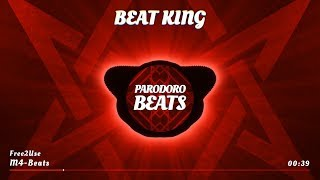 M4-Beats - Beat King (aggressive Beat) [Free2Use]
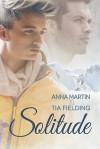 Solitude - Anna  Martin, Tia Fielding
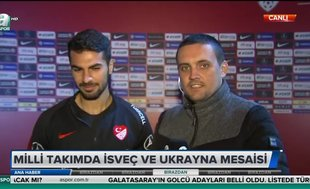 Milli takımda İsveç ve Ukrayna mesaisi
==
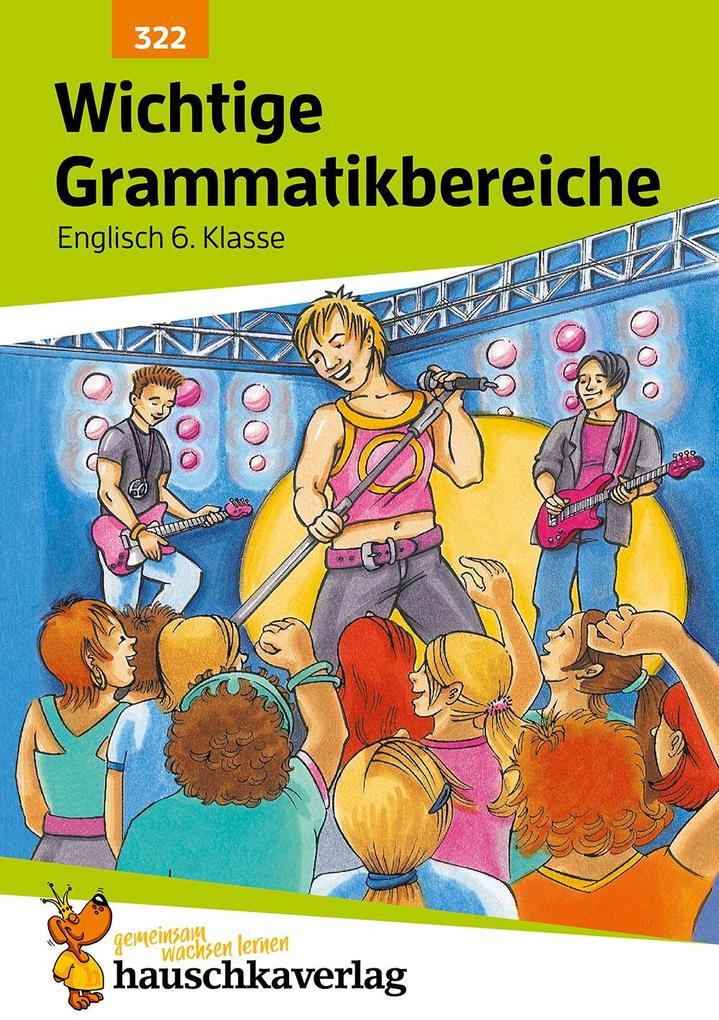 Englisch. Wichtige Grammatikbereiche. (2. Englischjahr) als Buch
--
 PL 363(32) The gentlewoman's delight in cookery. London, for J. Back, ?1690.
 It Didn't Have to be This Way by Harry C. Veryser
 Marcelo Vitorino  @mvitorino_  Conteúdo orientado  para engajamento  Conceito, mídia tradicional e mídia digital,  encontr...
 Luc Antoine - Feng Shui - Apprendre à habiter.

Exercise: Would you transcribe the lines above exactly, going from the line bearing "M4-Beats - Beat" through the line bearing "Milli takımda İsveç ve Ukrayna mesaisi", and drop the pictures from the copy?

Result of this exercise:
 M4-Beats - Beat King (aggressive Beat) [Free2Use]
 Solitude - Anna  Martin, Tia Fielding
 Milli takımda İsveç ve Ukrayna mesaisi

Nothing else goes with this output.